Ever tracked astronomical objects at a planetarium, watched real-time flights via Flightradar24 or followed your pizza delivery make its way to your door? Each of these experiences relies on the magic of streaming data, specifically benefiting from row-level data ingestion to minimize latency and maximize efficiency.
With Snowflake’s Snowpipe, you can make data quickly accessible by automatically ingesting files, a process that is much faster than manually running COPY INTO commands for batch-loading data. Yet, when even faster data updates are essential, Snowpipe Streaming API steps in. This API allows for the writing of individual rows, rather than files, directly to Snowflake tables. This results in faster data availability and lower associated costs, making it an ideal solution for real-time data streaming applications
In this article, we’re going to guide you through the process of streaming real-time location data of the International Space Station (ISS) into Snowflake using Snowflake Connector for Kafka with Snowpipe Streaming API. The guide includes four main steps:
- First, we’ll set up a Kafka server.
- Next, we’ll produce data by calling an API.
- Then, we’ll set up the Snowflake Kafka connector.
- Finally, we’ll establish the data stream between Kafka and Snowflake.
To round it up, we’ll conclude with a screen recording that showcases what such a real-time data stream might look like in a Streamlit application.

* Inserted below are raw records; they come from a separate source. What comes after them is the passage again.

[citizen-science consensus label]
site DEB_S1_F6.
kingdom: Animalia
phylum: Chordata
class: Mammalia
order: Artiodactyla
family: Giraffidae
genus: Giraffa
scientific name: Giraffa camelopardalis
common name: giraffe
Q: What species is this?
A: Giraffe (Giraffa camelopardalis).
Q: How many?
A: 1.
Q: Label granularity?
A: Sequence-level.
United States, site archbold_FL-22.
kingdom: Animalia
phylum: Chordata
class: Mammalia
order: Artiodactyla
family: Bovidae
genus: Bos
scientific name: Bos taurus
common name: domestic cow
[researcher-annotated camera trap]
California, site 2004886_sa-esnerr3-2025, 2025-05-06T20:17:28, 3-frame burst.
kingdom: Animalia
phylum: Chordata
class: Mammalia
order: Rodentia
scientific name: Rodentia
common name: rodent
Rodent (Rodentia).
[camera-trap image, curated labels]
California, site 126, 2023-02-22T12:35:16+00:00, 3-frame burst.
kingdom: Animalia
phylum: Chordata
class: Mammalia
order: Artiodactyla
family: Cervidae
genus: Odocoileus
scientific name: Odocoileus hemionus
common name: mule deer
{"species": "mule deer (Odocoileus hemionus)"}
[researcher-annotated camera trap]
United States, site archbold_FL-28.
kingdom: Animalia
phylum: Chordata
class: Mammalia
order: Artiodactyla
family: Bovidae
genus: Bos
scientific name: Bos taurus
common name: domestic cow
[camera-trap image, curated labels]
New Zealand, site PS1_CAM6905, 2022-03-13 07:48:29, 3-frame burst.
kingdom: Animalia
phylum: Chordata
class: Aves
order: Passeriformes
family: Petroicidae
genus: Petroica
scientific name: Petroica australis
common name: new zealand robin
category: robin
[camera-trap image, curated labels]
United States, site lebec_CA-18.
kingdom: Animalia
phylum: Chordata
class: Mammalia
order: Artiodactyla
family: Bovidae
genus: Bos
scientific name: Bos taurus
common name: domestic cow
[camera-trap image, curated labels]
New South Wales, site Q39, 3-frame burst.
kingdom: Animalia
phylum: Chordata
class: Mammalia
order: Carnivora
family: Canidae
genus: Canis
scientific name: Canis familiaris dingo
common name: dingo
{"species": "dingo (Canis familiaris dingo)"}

Step 1: Setting up a Kafka Server
Just like a radio station broadcasting different shows on different frequencies, Kafka manages different streams of data through topics. Producers send data into these topics and consumers tune in to receive it, allowing for real-time data processing. Unlike traditional radio, which is generally one-way, Kafka enables two-way communication, letting data be both sent and received for more complex operations.
Create an EC2 Instance
Kafka requires a virtual machine (VM) or server with at least 2GB of RAM to operate. You can use an AWS EC2 instance, a virtual machine from Azure or Google Cloud, or even your own local machine. For this example, we are using an EC2 instance equipped with 2GB of RAM and running Amazon Linux.
Install Kafka
After your EC2 instance is up and running, connect to it using SSH. Setting up SSH out of the box can be challenging. For guidance on Windows, please refer to:
Next, you need to download Kafka. Make sure to download the binary version to avoid issues like: Classpath is empty. Please build the project first, e.g., by running 'gradlew jarAll'
. First, visit the Apache Apache Kafka and locate the link for the latest version, as shown in the image. Then, use the wget
command within your EC2 instance to download it. For example:
wget https://downloads.apache.org/kafka/3.5.1/kafka_2.12-3.5.1.tgz
After downloading, extract the file using the following command. Make sure to modify the file name if you are using a different Kafka version.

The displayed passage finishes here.